Leading with Empathy: Samantha Cajamarca’s Path from Advocacy to Medicine
For Samantha Cajamarca, advocacy began at home. Growing up in Queens as the eldest daughter in an immigrant family, she often found herself navigating the complexities of a new country on behalf of her parents — translating at doctor’s appointments, managing paperwork, and caring for her younger siblings. “Those early responsibilities taught me what it means to advocate for others,” she reflects. “They also gave me a deep sense of empathy and a front-row seat to how barriers like language and income shape lives.”

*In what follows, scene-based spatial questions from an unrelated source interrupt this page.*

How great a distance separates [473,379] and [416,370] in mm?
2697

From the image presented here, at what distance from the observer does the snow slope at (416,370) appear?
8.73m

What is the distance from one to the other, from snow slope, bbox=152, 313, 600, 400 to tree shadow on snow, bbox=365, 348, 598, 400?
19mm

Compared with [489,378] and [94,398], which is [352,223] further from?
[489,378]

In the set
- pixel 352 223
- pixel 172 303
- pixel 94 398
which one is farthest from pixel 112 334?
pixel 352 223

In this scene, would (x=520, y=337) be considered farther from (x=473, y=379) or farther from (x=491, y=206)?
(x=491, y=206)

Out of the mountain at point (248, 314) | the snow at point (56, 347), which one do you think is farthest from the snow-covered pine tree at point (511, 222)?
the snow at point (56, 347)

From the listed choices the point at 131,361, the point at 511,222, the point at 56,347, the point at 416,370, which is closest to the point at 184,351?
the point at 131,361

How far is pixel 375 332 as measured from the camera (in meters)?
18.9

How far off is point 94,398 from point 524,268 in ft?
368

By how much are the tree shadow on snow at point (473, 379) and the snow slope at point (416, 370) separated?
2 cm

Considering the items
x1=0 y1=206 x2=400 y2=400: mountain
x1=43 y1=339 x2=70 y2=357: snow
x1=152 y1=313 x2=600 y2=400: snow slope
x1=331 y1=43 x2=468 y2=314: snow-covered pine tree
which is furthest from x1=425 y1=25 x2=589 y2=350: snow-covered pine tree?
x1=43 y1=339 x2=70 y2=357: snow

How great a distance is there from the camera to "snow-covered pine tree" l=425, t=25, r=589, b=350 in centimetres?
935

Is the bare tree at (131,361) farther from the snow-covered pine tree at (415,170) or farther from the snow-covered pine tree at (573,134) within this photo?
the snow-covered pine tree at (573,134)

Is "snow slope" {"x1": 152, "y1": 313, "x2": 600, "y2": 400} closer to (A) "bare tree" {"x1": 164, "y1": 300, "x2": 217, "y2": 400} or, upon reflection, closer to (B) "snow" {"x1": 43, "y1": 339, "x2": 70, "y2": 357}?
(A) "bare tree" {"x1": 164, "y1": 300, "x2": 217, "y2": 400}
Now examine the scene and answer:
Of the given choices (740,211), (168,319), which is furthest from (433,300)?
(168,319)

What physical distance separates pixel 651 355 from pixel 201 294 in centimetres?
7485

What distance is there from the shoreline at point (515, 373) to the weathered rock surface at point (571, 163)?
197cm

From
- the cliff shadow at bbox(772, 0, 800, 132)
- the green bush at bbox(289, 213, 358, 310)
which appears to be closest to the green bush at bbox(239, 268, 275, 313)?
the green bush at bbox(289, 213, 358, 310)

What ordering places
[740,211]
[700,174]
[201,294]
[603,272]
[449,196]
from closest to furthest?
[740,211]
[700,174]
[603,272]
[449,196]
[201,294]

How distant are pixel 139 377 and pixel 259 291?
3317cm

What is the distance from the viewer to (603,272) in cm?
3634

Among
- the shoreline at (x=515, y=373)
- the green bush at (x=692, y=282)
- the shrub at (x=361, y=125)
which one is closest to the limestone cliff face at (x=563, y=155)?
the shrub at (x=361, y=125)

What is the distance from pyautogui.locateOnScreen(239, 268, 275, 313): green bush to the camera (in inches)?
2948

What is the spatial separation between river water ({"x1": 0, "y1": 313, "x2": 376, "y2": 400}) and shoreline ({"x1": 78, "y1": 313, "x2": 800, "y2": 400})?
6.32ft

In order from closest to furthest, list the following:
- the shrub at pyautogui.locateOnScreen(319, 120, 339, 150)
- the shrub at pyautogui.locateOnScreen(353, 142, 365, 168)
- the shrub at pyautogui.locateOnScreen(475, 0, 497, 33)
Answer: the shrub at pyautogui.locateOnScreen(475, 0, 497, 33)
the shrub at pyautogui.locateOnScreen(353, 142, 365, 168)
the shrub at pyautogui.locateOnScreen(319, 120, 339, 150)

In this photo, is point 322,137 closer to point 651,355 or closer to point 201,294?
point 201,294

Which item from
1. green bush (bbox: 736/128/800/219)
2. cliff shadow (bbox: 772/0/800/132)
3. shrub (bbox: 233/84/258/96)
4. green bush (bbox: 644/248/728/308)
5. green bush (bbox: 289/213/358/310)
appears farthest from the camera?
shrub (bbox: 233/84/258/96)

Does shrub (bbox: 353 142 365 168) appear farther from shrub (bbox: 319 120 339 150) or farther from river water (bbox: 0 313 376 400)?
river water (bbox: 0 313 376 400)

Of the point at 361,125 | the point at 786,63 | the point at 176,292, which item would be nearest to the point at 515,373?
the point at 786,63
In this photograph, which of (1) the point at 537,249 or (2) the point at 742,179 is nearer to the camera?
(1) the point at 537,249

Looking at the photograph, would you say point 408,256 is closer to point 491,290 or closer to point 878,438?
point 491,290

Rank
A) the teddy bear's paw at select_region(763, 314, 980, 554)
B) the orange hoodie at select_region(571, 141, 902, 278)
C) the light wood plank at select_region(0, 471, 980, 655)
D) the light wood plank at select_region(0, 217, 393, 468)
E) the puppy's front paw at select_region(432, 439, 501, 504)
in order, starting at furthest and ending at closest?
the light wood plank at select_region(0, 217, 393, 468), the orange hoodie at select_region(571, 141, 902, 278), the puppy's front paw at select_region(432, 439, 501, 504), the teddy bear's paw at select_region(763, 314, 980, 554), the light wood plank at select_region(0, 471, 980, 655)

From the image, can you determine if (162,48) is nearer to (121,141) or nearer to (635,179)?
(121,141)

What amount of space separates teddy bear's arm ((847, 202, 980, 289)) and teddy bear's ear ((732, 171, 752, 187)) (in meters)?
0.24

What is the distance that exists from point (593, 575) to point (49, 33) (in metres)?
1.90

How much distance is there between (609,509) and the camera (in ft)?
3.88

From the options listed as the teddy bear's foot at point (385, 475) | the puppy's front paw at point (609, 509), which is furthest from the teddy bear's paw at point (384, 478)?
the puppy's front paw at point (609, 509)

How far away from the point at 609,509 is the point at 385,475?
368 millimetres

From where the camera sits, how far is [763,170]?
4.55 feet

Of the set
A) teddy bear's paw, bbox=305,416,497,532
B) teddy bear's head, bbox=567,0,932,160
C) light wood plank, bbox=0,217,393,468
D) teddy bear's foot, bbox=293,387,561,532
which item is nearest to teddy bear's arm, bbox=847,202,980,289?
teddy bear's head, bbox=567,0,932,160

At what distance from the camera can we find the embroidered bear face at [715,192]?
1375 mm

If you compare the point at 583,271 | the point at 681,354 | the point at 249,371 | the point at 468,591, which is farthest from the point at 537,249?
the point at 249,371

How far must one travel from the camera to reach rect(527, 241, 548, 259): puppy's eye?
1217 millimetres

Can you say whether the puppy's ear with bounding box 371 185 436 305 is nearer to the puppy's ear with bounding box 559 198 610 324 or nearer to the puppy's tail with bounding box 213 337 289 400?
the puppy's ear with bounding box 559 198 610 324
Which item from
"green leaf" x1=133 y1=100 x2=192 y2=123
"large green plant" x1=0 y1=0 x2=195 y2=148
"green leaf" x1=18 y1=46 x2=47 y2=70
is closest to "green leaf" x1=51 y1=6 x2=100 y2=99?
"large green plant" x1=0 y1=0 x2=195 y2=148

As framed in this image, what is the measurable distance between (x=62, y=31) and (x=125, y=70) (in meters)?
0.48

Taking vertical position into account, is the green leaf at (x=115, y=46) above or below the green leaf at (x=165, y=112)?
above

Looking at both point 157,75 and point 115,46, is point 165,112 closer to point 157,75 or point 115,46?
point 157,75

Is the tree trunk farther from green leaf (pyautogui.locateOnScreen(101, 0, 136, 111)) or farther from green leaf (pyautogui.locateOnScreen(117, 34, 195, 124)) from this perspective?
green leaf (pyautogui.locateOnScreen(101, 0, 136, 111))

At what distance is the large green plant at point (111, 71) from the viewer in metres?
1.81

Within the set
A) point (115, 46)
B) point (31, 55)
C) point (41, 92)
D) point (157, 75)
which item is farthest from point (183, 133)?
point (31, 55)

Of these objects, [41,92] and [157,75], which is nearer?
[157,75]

Those formative experiences became the foundation for her studies in sociology at the Colin Powell School, where she explored the systemic challenges that underserved communities face. “I saw how systems often failed families like mine,” she says. “Studying sociology gave me the tools to not only recognize those injustices, but also think critically about how to address them.” Through her education, Samantha has cultivated a vision rooted in advocacy, equity, and public service — and she’s determined to make that vision a reality through a career in medicine.
Now in a transitional phase post-graduation, Samantha is taking a gap year to deepen her clinical and research experience while applying to medical school. Her time at the Colin Powell School was instrumental in shaping both her goals and her confidence. “The Fellowship program and the community I found at CPS gave me a sense of clarity about my purpose,” she says. “I realized how connected leadership and service really are.” Through mentorship and support, she began to see her passion for healthcare and justice not just as aspirations, but as achievable goals.
Looking ahead, Samantha hopes to become a physician who not only provides compassionate, culturally responsive care, but also works to address the systemic inequities that impact marginalized populations. “Medicine, for me, is about more than just treatment — it’s about advocacy,” she says. “It’s about showing up for communities that have too often been overlooked.”
To current students, she offers heartfelt advice: “Believe in your own potential, even when things feel uncertain. Ask for help, take the opportunities that scare you, and remember that it’s okay to move at your own pace. Success doesn’t look the same for everyone.”
Asked to describe the Colin Powell School in three words, Samantha doesn’t hesitate: Supportive, empowering, impactful. Much like her own journey — one shaped by service, sustained by purpose, and led by empathy.